I am trying to understand the proof of Theorem 4.3 in Hartshorne's Algebraic Geometry (the valuative criterion for separatedness). I'm having trouble justifying the highlighted line below:
Conversely, let us suppose the condition of the theorem satisfied. To show that $f$ is separated, it is sufficient by $(4.2)$ to show that $\Delta(X)$ is a closed subset of $X\times_Y X$. And since we have assumed that $X$ is noetherian, the morphism $\Delta$ is quasi-compact, so by $(4.5)$ it will be sufficient to show that $\Delta(X)$ is stable under speicalization. So let $\xi_1\in\Delta(X)$ be a point, and let $\xi_1\rightsquigarrow\xi_0$ be a specialization. Let $K=k(\xi_1)$ and let $\mathcal{O}$ be the local ring of $\xi_0$ on the subscheme $\{\xi_1\}^-$ with its reduced induced structure. Then $\mathcal{O}$ is a local ring contained in $K$, so by $(\text{I}, 6.1\text{A})$ there is a valuation ring $R$ of $K$ which dominated $\mathcal{O}$. Now by $(4.4)$ we obtain a morphism $T=\operatorname{Spec}R$ to $X\times_YX$ sending $t_0$ and $t_1$ to $\xi_0$ and $\xi_1$. Composing with the projections $p_1,p_2$ gives two morphisms of $T$ to $X$, which give the same morphism to $Y$, and $\color{red}{\text{whose restrictions to $U=\operatorname{Spec}K$ are the same, since $\xi_1\in\Delta(X)$.}}$ So by the condition, these two morphisms of $T$ to $X$ must be the same. Therefore the morphism $T\to X\times_YX$ factors through the diagonal morphism $\Delta:X\to X\times_YX$, and so $\xi_0\in\Delta(X)$. This completes the proof. Note in the last step it would not be sufficient to know only that $p_1(\xi_0)=p_2(\xi_0)$. For in general if $\xi\in X\times_YX$ then $p_1(\xi)=p_2(\xi)$ does not imply $\xi\in\Delta(X)$.

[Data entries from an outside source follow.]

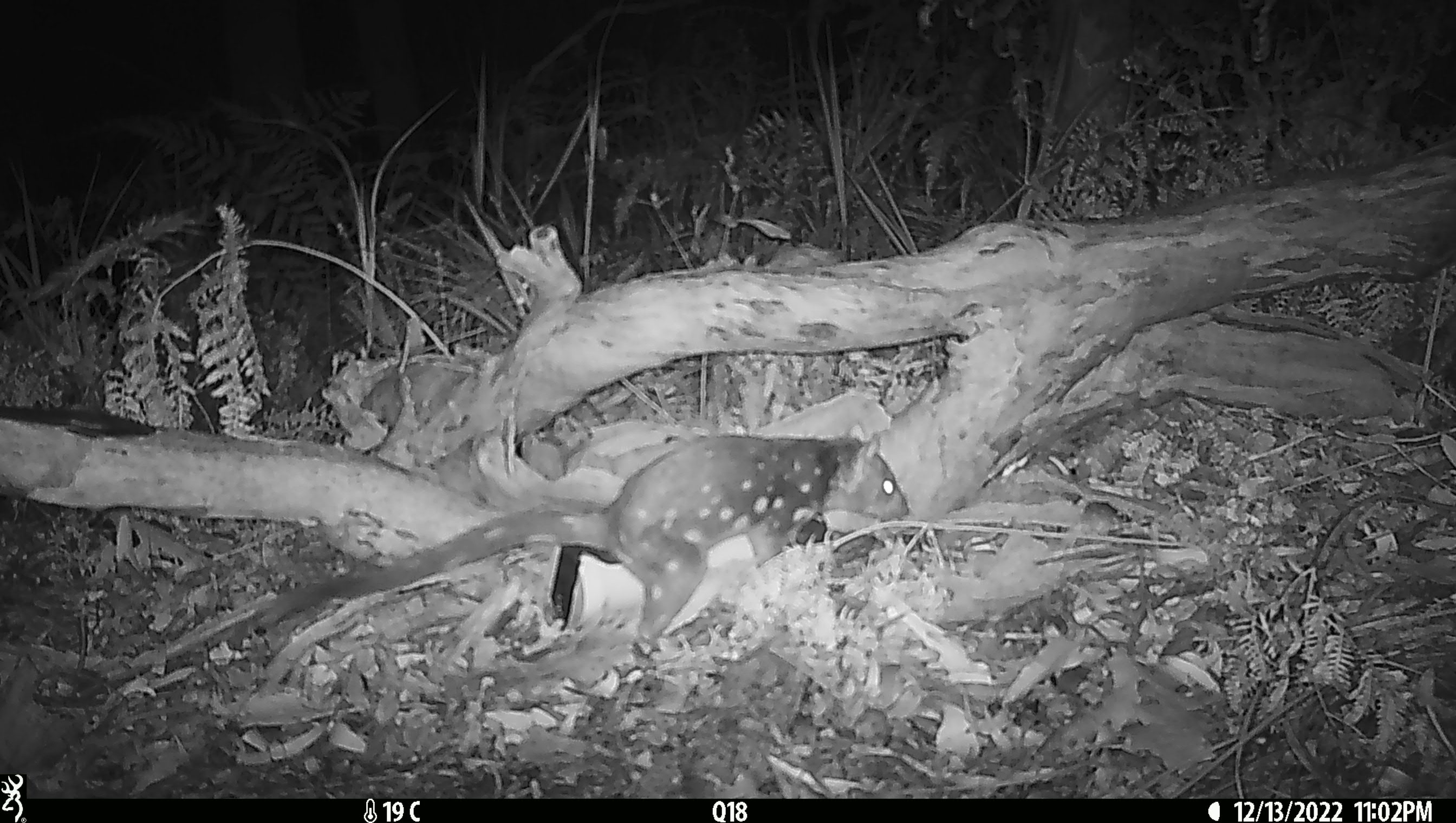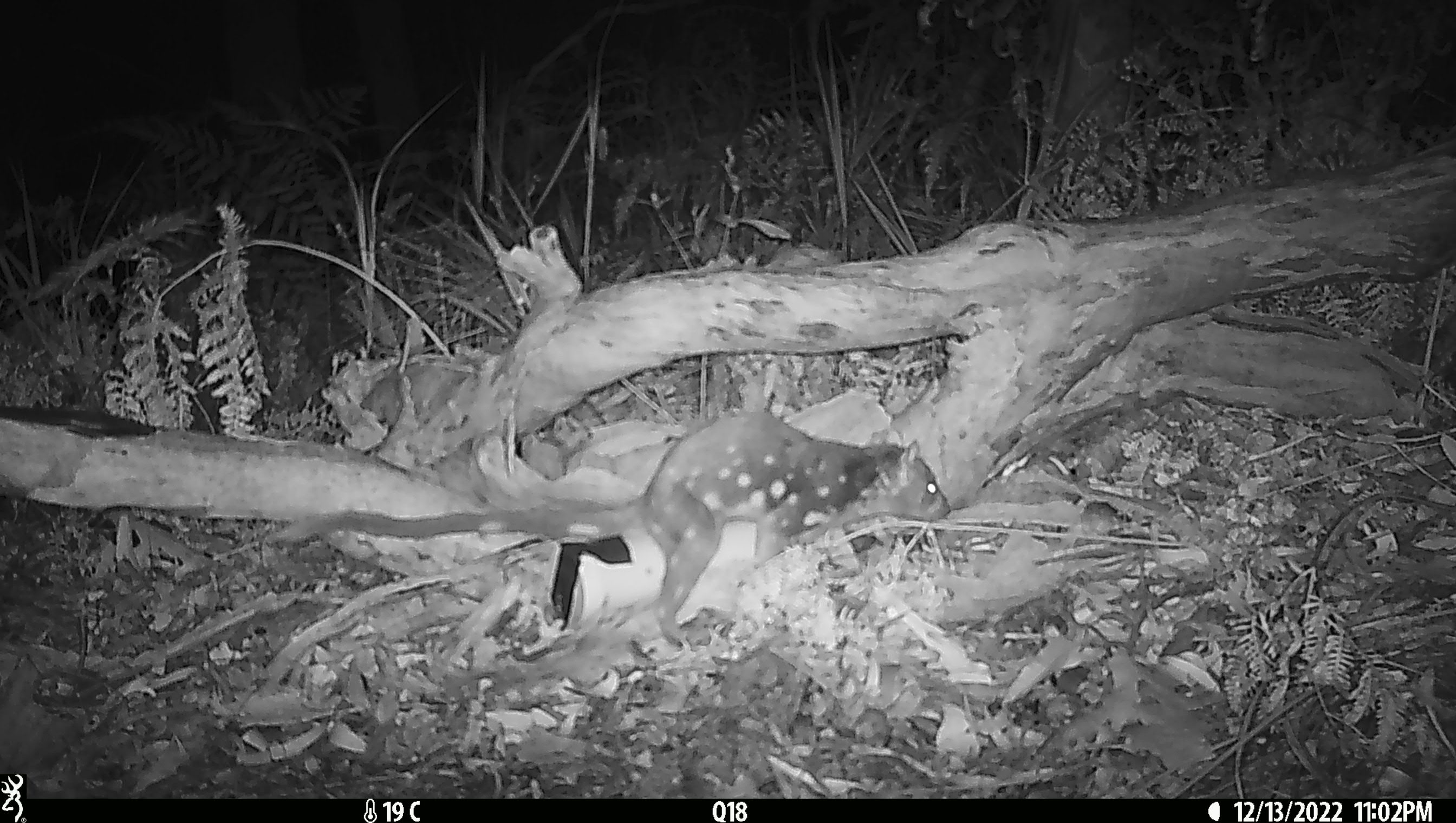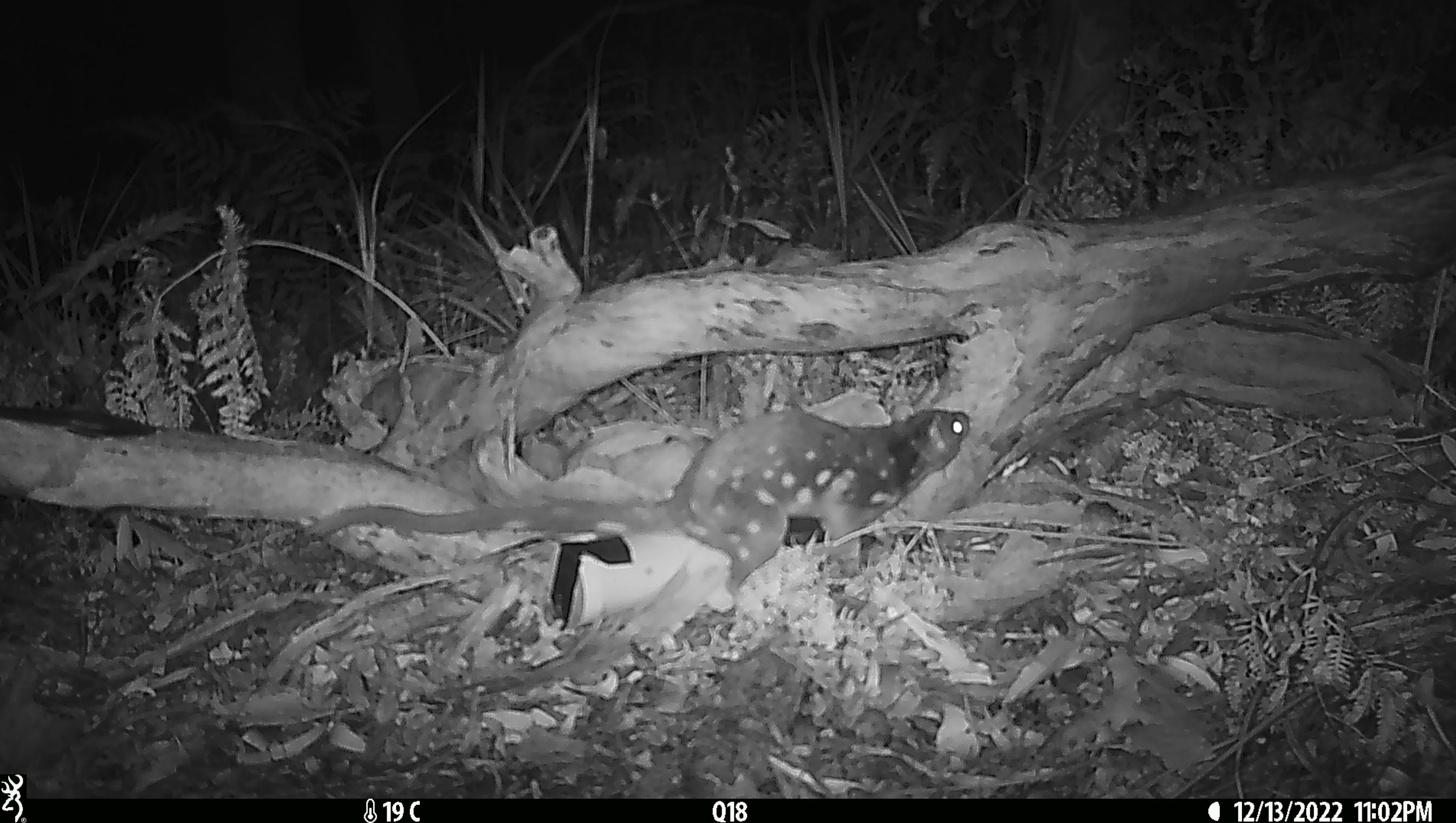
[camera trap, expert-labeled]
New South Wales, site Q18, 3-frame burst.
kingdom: Animalia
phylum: Chordata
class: Mammalia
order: Dasyuromorphia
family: Dasyuridae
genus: Dasyurus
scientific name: Dasyurus maculatus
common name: spotted-tailed quoll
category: quoll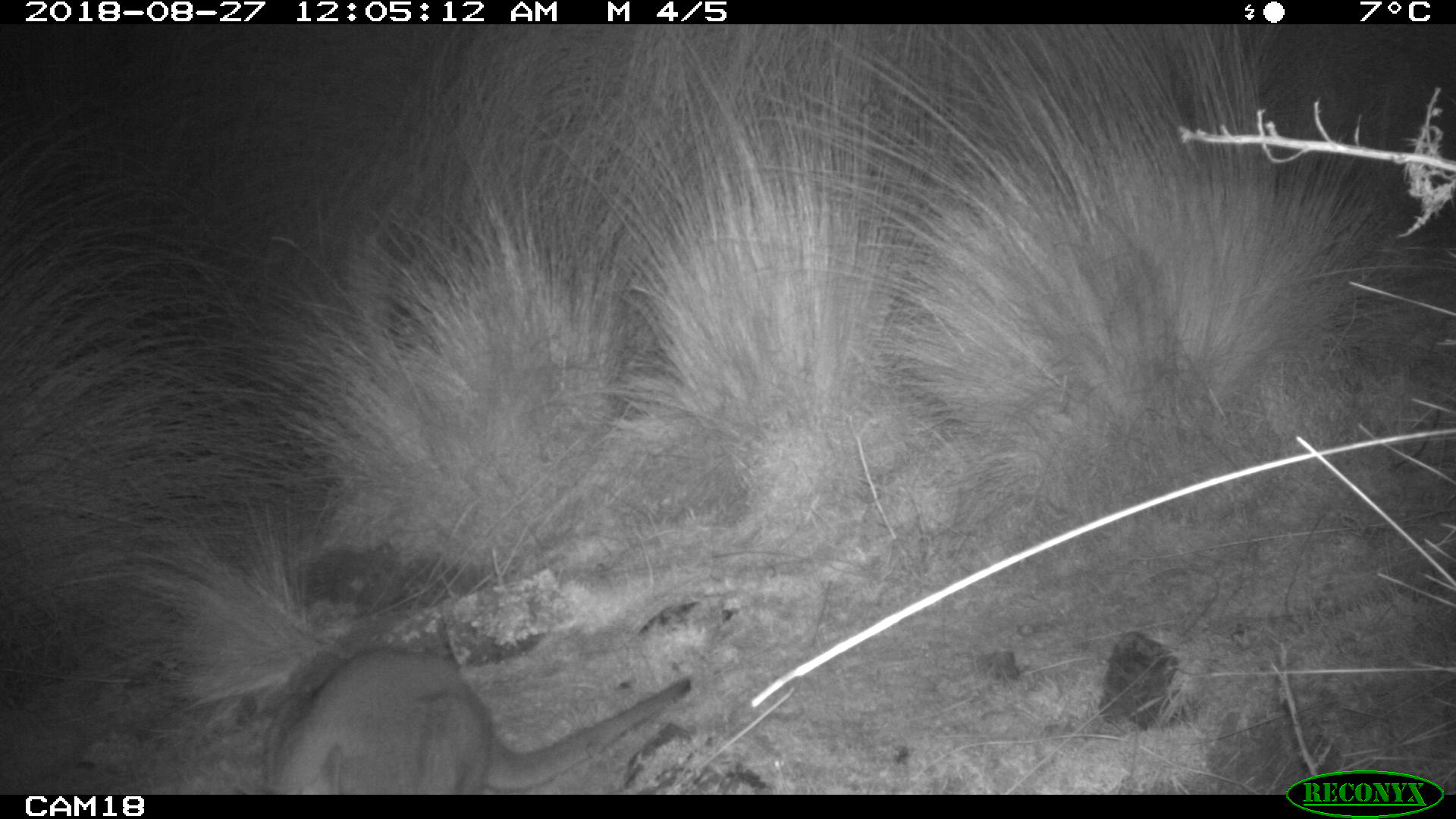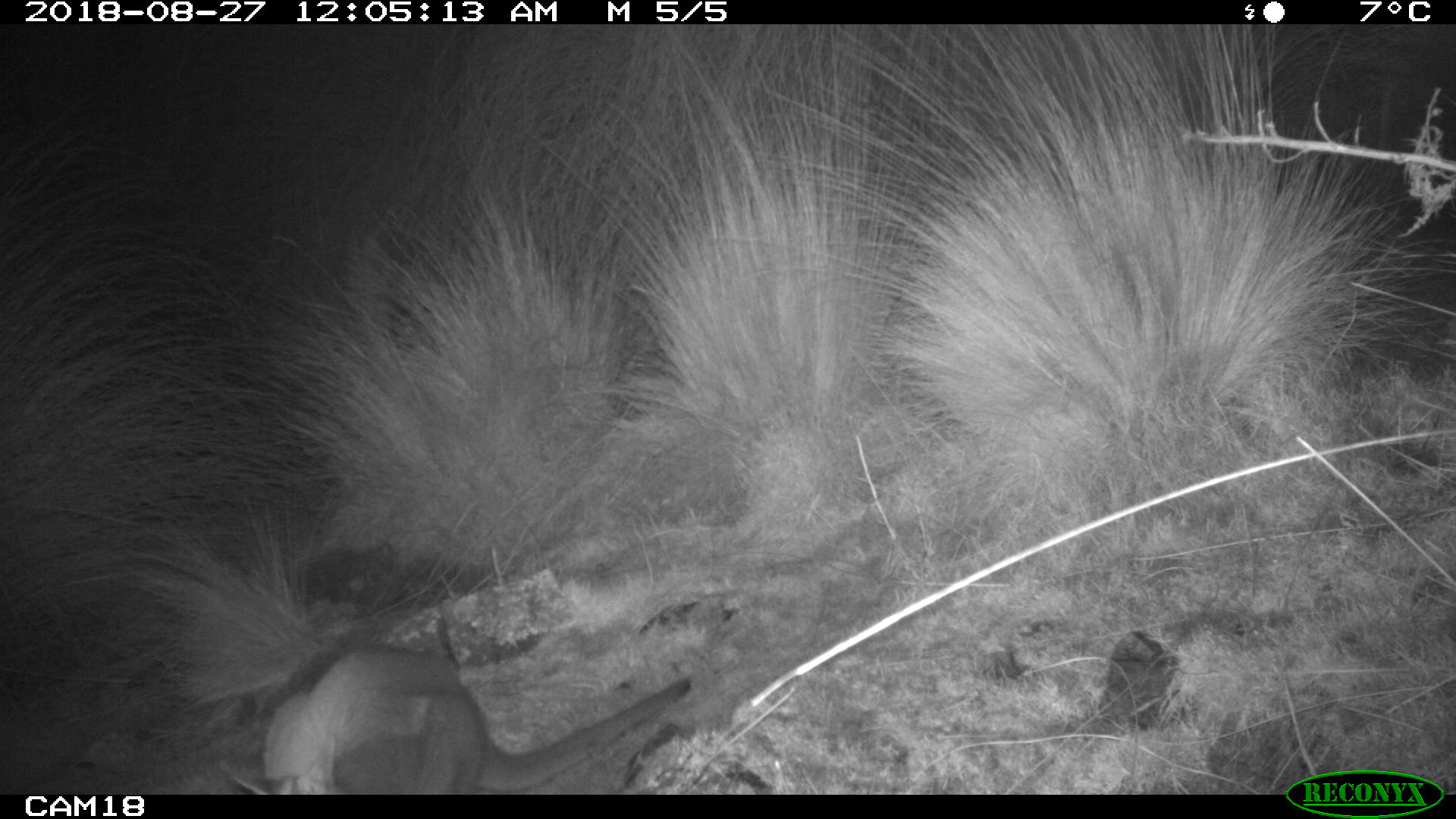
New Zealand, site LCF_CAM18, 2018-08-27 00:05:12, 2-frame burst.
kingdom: Animalia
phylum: Chordata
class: Mammalia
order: Diprotodontia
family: Macropodidae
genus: Notamacropus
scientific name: Notamacropus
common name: wallaby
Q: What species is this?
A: Wallaby (Notamacropus).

The author claims that the two morphisms $\operatorname{Spec} K \to X$ are the same since they have the same image $\xi_1$. However, it is possible for two morphisms from the spectrum of a field to have the same image but be distinct. (For example, if $F$ is a field with a nontrivial automorphism $F \to F$, then this automorphism induces a morphism of schemes which is not the identity.) What am I missing here?
Best Answer
For an arbitrary scheme $Z$, a morphism $U\to Z$ is specified by a point $z\in Z$ and an inclusion of fields $k(z)\subset K$. In this case, we're looking at the map $U\to X\times_Y X$ specified by $\xi_1\in X\times_Y X$ and the identity $k(\xi_z)\subset K$.
What does it mean for $\xi_1\in\Delta(X)$? It means there's some $x\in X$ so that $\Delta(x)=\xi_1$ (set-theoretically). Since $p_1\circ \Delta = p_2\circ\Delta = id_X$ as morphisms of schemes by the definition of the fiber product and the diagonal morphism, we get $p_1(\xi_1)=p_2(\xi_1)=x$, so we have induced morphisms of residue fields $k(x)\stackrel{p_i^*}{\to} K \stackrel{\Delta^*}{\to} k(x)$ so that the composition $k(x)\to k(x)$ is the identity. Since morphisms of fields are injective, this implies that $K\cong k(x)$, and further $k(x)\stackrel{p_1^*}{\to} K$ is equal to $k(x)\stackrel{p_2^*}{\to} K$. This is enough to say that the morphisms $U\to X$ are the same.